## START Data for the task

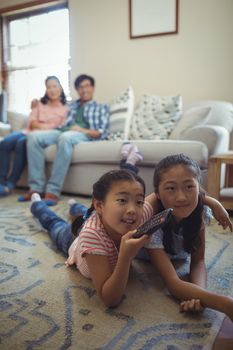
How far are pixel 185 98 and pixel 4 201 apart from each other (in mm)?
1844

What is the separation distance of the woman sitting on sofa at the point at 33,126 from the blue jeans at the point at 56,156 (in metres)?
0.16

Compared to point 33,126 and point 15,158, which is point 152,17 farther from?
point 15,158

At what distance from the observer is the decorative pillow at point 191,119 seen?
7.79 feet

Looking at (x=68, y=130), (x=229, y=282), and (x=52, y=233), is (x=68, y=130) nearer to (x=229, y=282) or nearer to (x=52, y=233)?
(x=52, y=233)

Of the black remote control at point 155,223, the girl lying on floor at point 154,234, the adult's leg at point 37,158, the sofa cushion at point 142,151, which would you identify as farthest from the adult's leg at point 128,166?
the black remote control at point 155,223

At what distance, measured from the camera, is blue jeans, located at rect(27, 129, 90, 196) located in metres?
2.37

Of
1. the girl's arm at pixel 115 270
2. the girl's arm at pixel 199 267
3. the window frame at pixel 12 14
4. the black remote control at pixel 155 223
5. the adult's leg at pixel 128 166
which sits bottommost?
the girl's arm at pixel 199 267

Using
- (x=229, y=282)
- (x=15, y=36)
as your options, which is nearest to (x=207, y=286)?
(x=229, y=282)

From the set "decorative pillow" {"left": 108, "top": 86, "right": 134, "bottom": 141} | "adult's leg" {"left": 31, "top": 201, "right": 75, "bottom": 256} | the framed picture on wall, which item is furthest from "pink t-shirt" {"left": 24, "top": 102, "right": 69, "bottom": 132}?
"adult's leg" {"left": 31, "top": 201, "right": 75, "bottom": 256}

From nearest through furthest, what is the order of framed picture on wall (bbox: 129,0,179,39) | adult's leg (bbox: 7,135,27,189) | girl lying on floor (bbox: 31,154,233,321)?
1. girl lying on floor (bbox: 31,154,233,321)
2. adult's leg (bbox: 7,135,27,189)
3. framed picture on wall (bbox: 129,0,179,39)

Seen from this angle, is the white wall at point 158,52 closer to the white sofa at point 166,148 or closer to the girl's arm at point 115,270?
the white sofa at point 166,148

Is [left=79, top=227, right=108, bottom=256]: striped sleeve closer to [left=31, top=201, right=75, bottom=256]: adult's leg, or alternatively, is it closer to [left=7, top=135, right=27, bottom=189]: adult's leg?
[left=31, top=201, right=75, bottom=256]: adult's leg

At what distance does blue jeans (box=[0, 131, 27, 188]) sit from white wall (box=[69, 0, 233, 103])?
117 centimetres

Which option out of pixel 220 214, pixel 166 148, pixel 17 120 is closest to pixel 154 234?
pixel 220 214
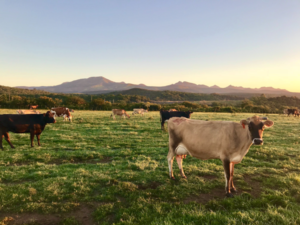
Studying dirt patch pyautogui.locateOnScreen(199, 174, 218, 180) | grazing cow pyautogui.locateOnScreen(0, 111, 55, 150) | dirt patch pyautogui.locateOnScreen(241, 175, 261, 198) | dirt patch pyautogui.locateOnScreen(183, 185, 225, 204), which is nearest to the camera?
dirt patch pyautogui.locateOnScreen(183, 185, 225, 204)

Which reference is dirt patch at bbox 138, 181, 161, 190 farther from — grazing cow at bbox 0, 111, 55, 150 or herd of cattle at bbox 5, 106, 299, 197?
grazing cow at bbox 0, 111, 55, 150

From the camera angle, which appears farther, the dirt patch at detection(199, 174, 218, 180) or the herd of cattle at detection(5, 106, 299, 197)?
the dirt patch at detection(199, 174, 218, 180)

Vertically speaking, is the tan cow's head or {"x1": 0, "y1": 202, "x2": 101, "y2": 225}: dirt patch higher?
the tan cow's head

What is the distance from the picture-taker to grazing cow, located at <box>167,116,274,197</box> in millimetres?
5113

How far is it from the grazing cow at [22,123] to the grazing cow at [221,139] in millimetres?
9694

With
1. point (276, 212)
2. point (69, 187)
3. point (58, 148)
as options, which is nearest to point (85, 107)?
point (58, 148)

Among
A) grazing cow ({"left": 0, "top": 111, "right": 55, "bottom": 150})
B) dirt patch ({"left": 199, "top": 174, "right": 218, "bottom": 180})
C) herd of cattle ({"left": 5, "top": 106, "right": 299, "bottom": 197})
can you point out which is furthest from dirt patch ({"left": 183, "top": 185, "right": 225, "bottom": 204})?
grazing cow ({"left": 0, "top": 111, "right": 55, "bottom": 150})

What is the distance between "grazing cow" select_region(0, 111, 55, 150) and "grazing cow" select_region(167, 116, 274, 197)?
9.69m

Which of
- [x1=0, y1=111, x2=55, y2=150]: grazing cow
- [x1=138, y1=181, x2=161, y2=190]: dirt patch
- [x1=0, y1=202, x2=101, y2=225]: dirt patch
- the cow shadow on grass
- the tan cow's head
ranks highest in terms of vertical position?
the tan cow's head

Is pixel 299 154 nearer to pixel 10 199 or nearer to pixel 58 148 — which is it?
pixel 10 199

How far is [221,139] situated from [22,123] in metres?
11.7

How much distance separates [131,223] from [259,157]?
28.2 ft

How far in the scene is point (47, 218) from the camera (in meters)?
4.03

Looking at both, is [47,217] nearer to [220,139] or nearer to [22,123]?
[220,139]
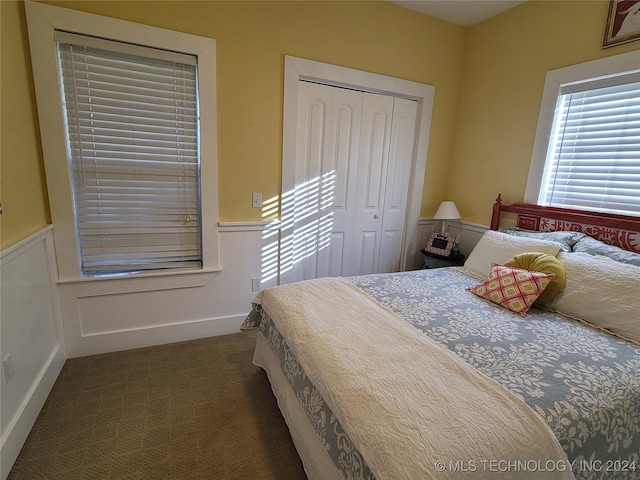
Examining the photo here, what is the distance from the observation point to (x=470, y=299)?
1.89m

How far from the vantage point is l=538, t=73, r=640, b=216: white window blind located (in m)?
1.99

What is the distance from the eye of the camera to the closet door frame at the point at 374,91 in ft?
7.94

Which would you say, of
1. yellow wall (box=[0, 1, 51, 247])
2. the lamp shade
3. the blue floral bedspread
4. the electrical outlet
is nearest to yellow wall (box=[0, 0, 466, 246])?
yellow wall (box=[0, 1, 51, 247])

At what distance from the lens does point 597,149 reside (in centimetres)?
214

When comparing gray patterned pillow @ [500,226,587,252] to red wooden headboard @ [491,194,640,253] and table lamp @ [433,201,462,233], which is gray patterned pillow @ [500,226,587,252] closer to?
red wooden headboard @ [491,194,640,253]

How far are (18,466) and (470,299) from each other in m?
2.40

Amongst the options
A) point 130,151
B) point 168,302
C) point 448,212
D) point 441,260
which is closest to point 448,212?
point 448,212

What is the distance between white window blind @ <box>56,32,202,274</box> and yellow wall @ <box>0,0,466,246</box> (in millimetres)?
189

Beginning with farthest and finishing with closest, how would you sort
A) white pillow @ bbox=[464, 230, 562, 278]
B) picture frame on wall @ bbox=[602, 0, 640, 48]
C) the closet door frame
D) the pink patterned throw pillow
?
the closet door frame → white pillow @ bbox=[464, 230, 562, 278] → picture frame on wall @ bbox=[602, 0, 640, 48] → the pink patterned throw pillow

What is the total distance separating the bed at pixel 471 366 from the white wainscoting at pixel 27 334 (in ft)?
3.73

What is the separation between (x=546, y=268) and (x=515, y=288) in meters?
0.24

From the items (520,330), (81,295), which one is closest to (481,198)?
(520,330)

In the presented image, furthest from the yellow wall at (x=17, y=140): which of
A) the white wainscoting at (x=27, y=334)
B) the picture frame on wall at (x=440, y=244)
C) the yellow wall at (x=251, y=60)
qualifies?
the picture frame on wall at (x=440, y=244)

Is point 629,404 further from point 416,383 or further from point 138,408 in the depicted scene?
point 138,408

## END Data for the task

#### [Task statement]
Reproduce the data verbatim, beginning at the line containing "What is the distance from the eye" and continuing through the end of the data.

#### [Solution]
What is the distance from the eye of the camera to the closet door frame at the point at 374,91 in ft?
7.94

Which would you say, of
1. yellow wall (box=[0, 1, 51, 247])
2. the lamp shade
3. the blue floral bedspread
4. the electrical outlet
is nearest to yellow wall (box=[0, 0, 466, 246])?
yellow wall (box=[0, 1, 51, 247])

At what distance from the lens does point 597,149 reside (in centimetres)?
214

When comparing gray patterned pillow @ [500,226,587,252] to red wooden headboard @ [491,194,640,253] and table lamp @ [433,201,462,233], which is gray patterned pillow @ [500,226,587,252] closer to?
red wooden headboard @ [491,194,640,253]

How far are (18,466) and (470,299) from each other in m?
2.40

Amongst the options
A) point 130,151
B) point 168,302
C) point 448,212
D) point 441,260
which is closest to point 448,212?
point 448,212

What is the distance between white window blind @ <box>56,32,202,274</box> and yellow wall @ <box>0,0,466,246</box> (in millimetres)?
189

Beginning with farthest and finishing with closest, how would you sort
A) white pillow @ bbox=[464, 230, 562, 278]
B) picture frame on wall @ bbox=[602, 0, 640, 48]
C) the closet door frame
D) the pink patterned throw pillow
?
the closet door frame → white pillow @ bbox=[464, 230, 562, 278] → picture frame on wall @ bbox=[602, 0, 640, 48] → the pink patterned throw pillow

What is the total distance separating the bed at pixel 471 366 from the white wainscoting at pixel 27 334 (in ft)?
3.73

What is the separation between (x=546, y=268) and (x=515, y=288) in meters?
0.24

From the items (520,330), (81,295), which one is closest to (481,198)?
(520,330)

In the presented image, furthest from the yellow wall at (x=17, y=140): which of
A) the white wainscoting at (x=27, y=334)
B) the picture frame on wall at (x=440, y=244)
C) the yellow wall at (x=251, y=60)
qualifies?
the picture frame on wall at (x=440, y=244)

Is point 629,404 further from point 416,383 or further from point 138,408 in the depicted scene?
point 138,408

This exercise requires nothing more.